Екатерина Алексеевна немедленно велела собрать Совет в комнате Зимнего дворца, отведенной для заседаний.
— Господа, из Москвы от графа Салтыкова пришло пренеприятное сообщение, в Первопрестольной появилась чума. Мы должны с вами выработать меры по пресечению распространения болезни. Салтыков просит разрешения вывезти больных в окрестные монастыри. Мол, это защитит москвичей от заразы.
— Ни в коем случае этого делать нельзя, — сказал Чернышев.
— Я тоже так ему отписала, что этого делать нельзя, поскольку сие послужит распространению болезни в округе.
— Сейчас январь, — заговорил Панин, — начинаются морозы. Насколько я знаю, чума их боится. Может, зима и победит ее.
— А може, в Москве и не чума вовсе, она ведь действительно летом вспыхивает, — высказал сомнение Голицын. — Вон в Молдавии в самую жару явилась.
— Нет, Александр Михайлович, Салтыков пишет, что велел доктору Ореусу и штаб-лекарю Граве обследовать больных. И те доложили, что это чума, точно такие признаки они видели на больных под Хотином в вашей армии.
— Значит, докатилась-таки она до Москвы.
— Я бы точнее сказала, князь, довезли ее. Поэтому надо принять все меры, пресечь ей дорогу, особенно к нам в столицу. Только ее нам тут не хватало.
— Надо верстах в ста от столицы установить карантины на Тихвинской, Старорусской, Новгородской и Смоленской дорогах, — посоветовал князь Вяземский. — Чума, ведь она скоро проявляется на заразившемся.
— Ну и сколько дней назначим сидеть в карантине? — спросила императрица. — Александр Михайлович, вы ее видели в Молдавии, как присоветуете?
— Я думаю, дня четыре-пять, — сказал Голицын.
— Пусть будет с запасом. Неделю.
Все согласились с государыней: лучше передержать, чем не додержать в карантине.
Затем была составлена подробная инструкция для генерал-губернатора Москвы Салтыкова:
«Установить карантины для всех выезжающих из Москвы верстах в сорока по всем дорогам.
Москву запереть и не выпускать никого без дозволения графа Салтыкова.
Обозы со съестными припасами останавливать в семи верстах от Москвы. Сюда жителям приходить и закупать, что им нужно. Полиции следить, чтоб покупники не соприкасались с продавцами, для чего разложить между ними огонь, а деньги окунать в уксус.
По церквам читать молитвы о прилипчивой болезни, дабы народ еще более остерегался от опасности, и прочая, прочая, и прочая…»
Когда общими усилиями составили подробную инструкцию для московского генерал-губернатора, Разумовский вдруг усомнился:
— А не многовато мы наворочали на старые плечи Петра Семеновича? А?
— А что ж вы предлагаете, Алексей Григорьевич? — спросила императрица.
— Надо к нему в помощники кого бы помоложе. У него ж и помимо чумы забот полон рот. А ведь ему, не забывайте, уже на восьмой десяток повалило.
— А не обидится Петр Семенович?
— Надо не обидно сделать, мол, так и так, вот вам помощник против чумы. Ну и, конечно, человека надо послать добросовестного и не врединого.
— Кого пошлем, господа? — оглядела Екатерина свой Совет.

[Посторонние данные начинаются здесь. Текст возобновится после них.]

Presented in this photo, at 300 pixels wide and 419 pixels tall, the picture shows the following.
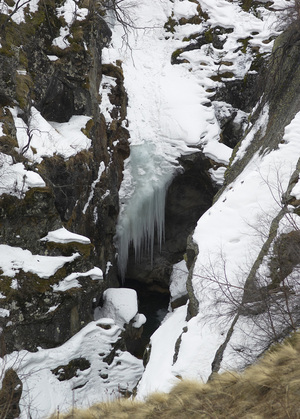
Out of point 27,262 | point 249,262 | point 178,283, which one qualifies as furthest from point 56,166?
point 178,283

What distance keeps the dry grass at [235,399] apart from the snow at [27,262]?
4.11 metres

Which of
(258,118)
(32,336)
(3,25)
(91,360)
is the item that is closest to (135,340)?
(91,360)

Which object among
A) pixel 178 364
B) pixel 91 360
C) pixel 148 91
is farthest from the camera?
pixel 148 91

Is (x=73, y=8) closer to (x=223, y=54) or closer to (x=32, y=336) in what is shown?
(x=223, y=54)

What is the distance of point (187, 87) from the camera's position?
15977 millimetres

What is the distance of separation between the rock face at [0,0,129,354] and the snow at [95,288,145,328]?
1.38 feet

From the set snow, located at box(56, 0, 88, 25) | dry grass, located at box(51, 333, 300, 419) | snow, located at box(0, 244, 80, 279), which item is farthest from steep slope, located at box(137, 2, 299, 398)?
snow, located at box(56, 0, 88, 25)

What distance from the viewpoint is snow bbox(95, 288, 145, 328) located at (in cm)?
1115

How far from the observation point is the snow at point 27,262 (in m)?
7.95

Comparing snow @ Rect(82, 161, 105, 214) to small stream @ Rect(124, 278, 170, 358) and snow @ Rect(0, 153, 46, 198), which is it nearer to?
snow @ Rect(0, 153, 46, 198)

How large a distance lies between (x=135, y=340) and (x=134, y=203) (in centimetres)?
457

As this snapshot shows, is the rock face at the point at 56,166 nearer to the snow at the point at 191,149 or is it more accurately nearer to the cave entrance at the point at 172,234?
the snow at the point at 191,149

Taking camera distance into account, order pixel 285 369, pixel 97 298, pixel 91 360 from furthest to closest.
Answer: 1. pixel 97 298
2. pixel 91 360
3. pixel 285 369

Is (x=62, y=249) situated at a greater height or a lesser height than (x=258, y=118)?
lesser
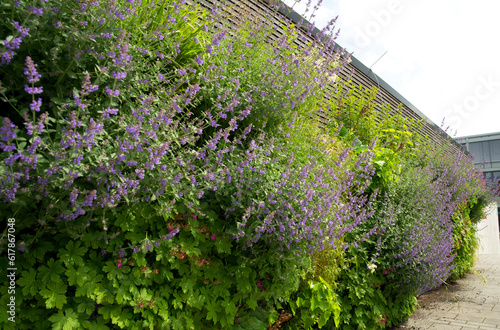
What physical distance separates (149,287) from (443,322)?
3962mm

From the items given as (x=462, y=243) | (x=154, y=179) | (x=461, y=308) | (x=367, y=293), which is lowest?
(x=461, y=308)

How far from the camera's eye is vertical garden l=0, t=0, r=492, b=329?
5.54ft

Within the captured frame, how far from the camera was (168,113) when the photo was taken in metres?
2.00

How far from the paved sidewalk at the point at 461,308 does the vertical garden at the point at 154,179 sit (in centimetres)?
148

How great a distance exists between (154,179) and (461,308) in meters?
5.18

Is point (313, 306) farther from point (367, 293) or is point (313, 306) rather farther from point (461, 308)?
point (461, 308)

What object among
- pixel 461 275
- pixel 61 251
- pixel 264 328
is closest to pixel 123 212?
pixel 61 251

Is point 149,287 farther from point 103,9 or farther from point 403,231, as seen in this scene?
point 403,231

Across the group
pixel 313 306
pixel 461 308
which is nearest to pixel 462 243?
pixel 461 308

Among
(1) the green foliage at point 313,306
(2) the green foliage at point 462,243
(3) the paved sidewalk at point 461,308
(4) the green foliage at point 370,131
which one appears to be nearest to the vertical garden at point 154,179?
(1) the green foliage at point 313,306

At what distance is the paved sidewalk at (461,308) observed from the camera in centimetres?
443

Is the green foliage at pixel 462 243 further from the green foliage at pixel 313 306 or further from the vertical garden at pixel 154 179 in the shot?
the green foliage at pixel 313 306

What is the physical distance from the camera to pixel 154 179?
1977 mm

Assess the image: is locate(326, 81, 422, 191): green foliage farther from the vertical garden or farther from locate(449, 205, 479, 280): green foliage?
locate(449, 205, 479, 280): green foliage
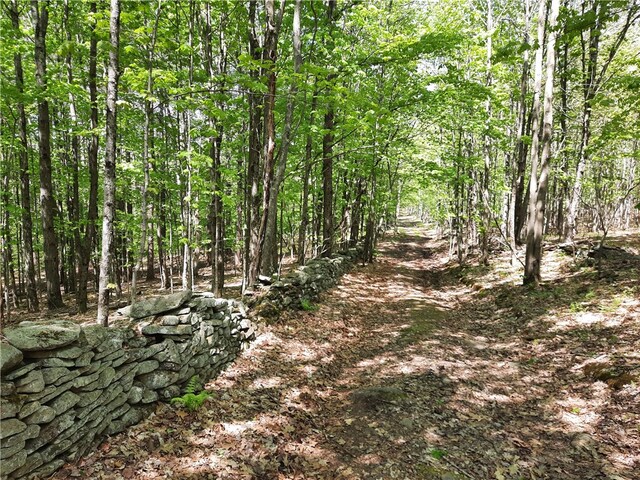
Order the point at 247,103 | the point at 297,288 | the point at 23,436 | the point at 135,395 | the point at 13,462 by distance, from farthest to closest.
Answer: the point at 247,103, the point at 297,288, the point at 135,395, the point at 23,436, the point at 13,462

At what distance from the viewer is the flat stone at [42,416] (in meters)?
3.02

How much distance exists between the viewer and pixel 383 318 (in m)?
10.1

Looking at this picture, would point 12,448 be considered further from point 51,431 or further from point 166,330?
point 166,330

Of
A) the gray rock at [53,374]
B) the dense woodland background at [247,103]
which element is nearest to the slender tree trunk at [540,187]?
the dense woodland background at [247,103]

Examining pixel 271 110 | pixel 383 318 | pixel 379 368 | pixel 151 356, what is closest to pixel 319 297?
pixel 383 318

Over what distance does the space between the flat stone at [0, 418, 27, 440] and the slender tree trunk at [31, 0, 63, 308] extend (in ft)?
26.0

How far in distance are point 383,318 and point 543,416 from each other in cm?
526

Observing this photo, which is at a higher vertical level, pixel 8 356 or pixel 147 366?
pixel 8 356

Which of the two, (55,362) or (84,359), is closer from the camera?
(55,362)

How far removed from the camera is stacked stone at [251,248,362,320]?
8055mm

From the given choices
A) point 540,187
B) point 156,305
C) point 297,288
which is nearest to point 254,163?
point 297,288

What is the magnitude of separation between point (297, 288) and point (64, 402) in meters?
6.30

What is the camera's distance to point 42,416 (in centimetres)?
309

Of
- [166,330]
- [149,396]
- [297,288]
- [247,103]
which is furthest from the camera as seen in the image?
[247,103]
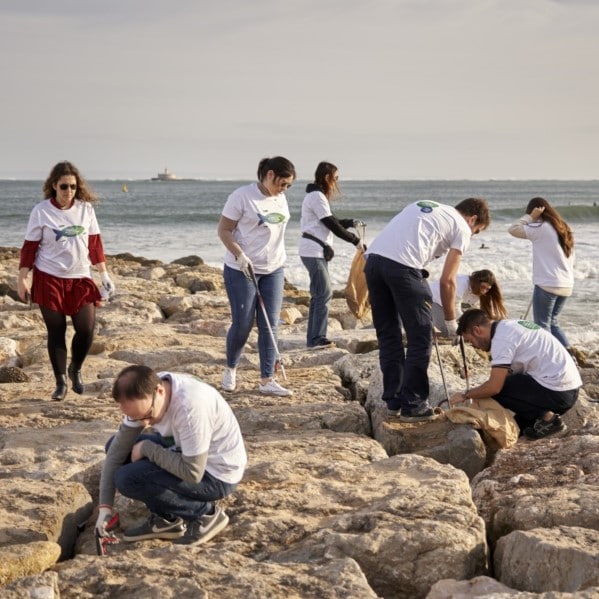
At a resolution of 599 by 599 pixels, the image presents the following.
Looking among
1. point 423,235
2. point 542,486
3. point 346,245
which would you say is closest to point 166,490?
point 542,486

Наступила недолгая пауза, потом заговорил князь Волконский:
— Сдается мне, на эту должность подойдет сенатор и генерал-поручик Еропкин Петр Дмитриевич, человек очень исполнительный, удивительно бескорыстный и добрейшей души. И что не менее важно, у него в Москве на Остоженке свой дом.
— Ну что ж, я полагаю, мы согласимся с предложением Михаила Никитича. Охранение Москвы от заразы мы поручим сенатору Еропкину. Так?
За новое назначение Совет проголосовал единогласно.
Выслушав представление генерал-поручика, явившегося помогать ему против чумы, Салтыков сказал:
— Я рад, конечно, господин Еропкин, иметь в вашем лице помощника. Но все предупреждения против морового поветрия уже взяты, вам осталось поревновать исполнение их.